/---
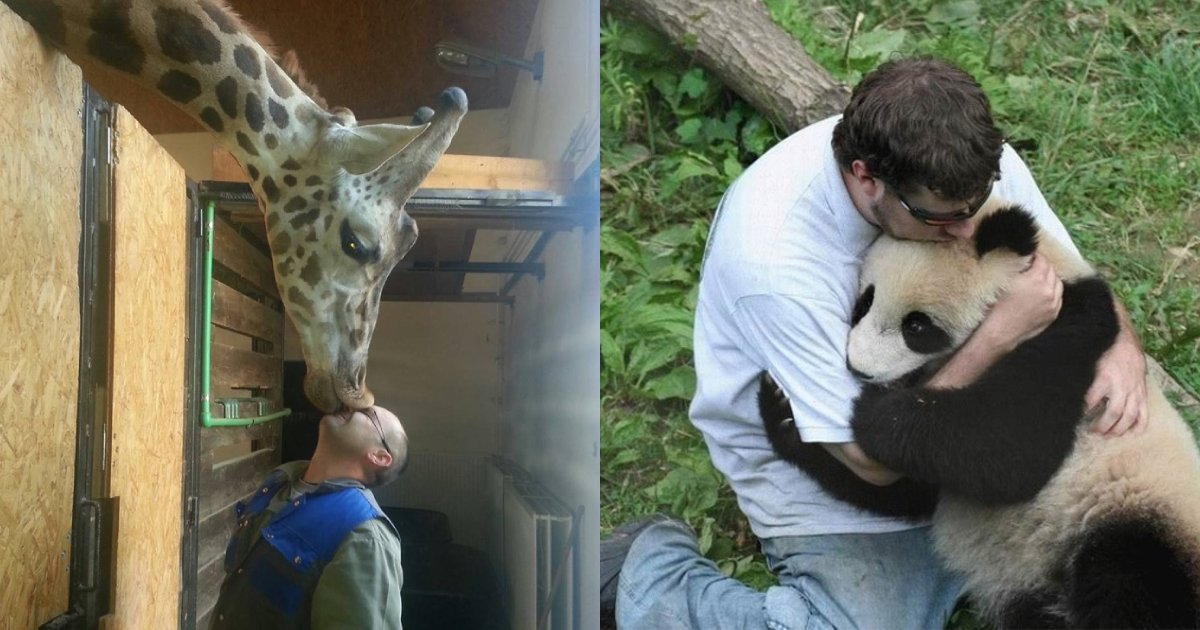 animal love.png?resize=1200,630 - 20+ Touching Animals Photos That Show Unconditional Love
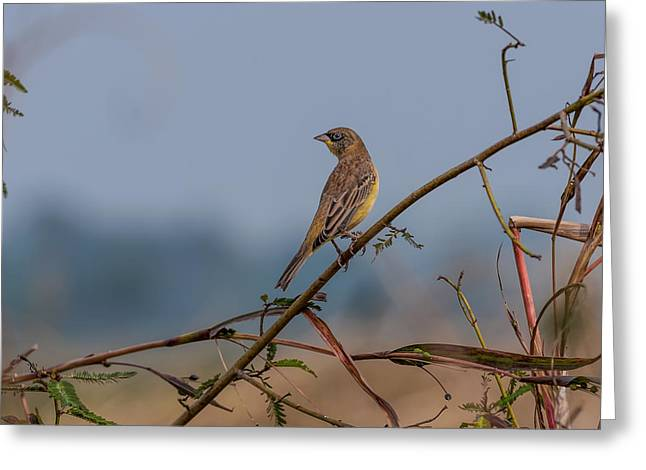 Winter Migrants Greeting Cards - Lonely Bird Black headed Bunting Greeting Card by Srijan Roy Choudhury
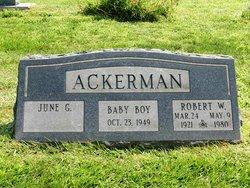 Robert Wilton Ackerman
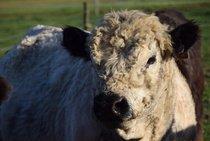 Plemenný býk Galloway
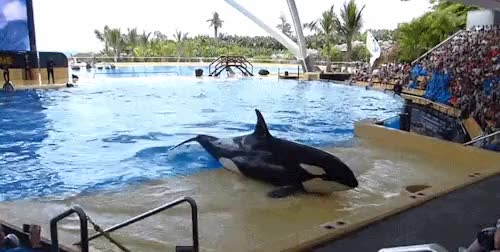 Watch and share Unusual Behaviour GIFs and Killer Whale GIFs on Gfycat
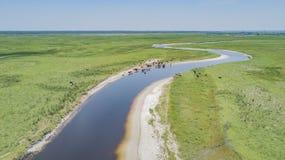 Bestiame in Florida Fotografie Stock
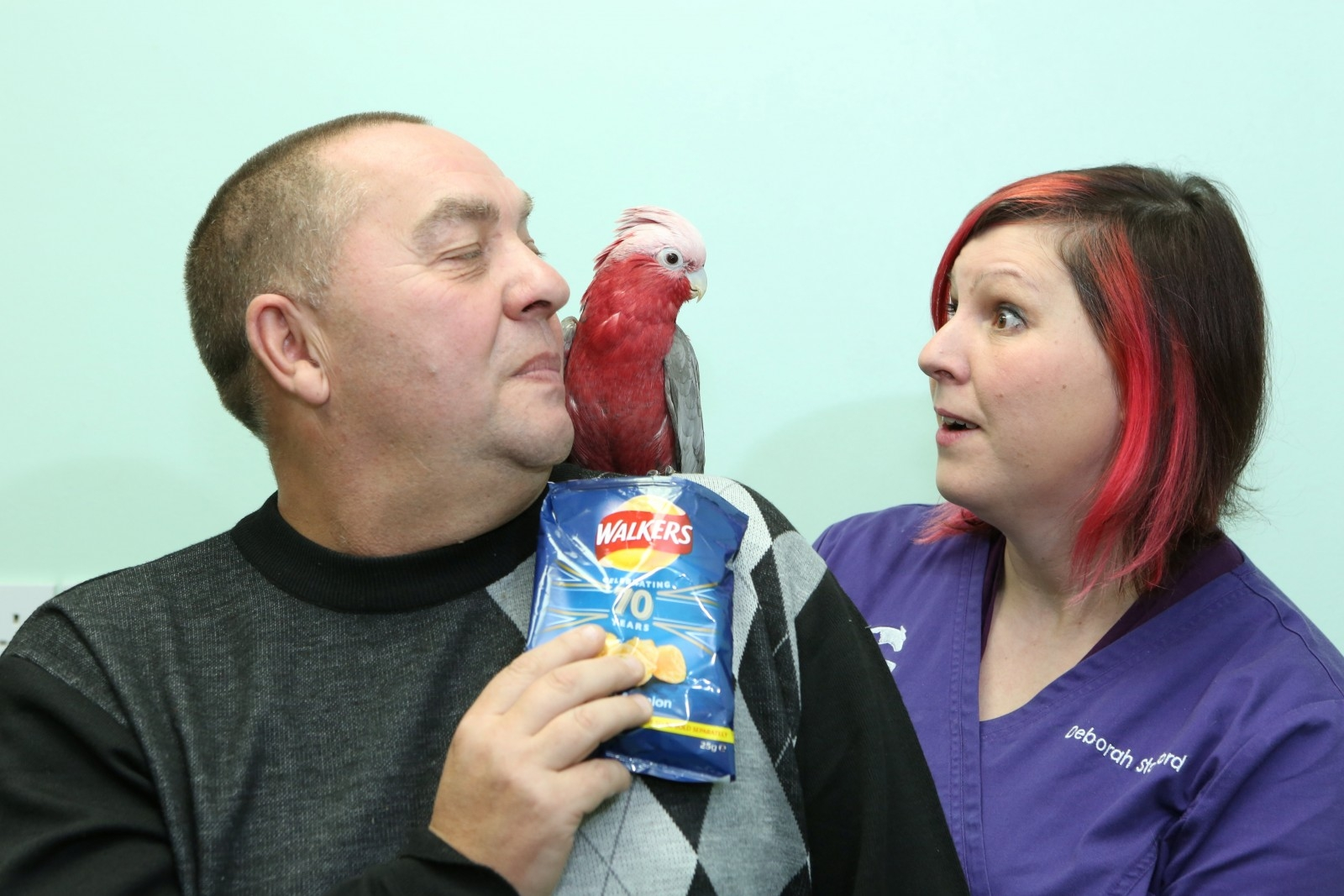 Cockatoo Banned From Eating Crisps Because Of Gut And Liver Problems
\---
■ **Task goal**
Please transcribe exactly the lines from the start of the records through the line containing "Plemenný býk Galloway", leaving the pictures out.

■ **Task result**
 animal love.png?resize=1200,630 - 20+ Touching Animals Photos That Show Unconditional Love
 Winter Migrants Greeting Cards - Lonely Bird Black headed Bunting Greeting Card by Srijan Roy Choudhury
 Robert Wilton Ackerman
 Plemenný býk Galloway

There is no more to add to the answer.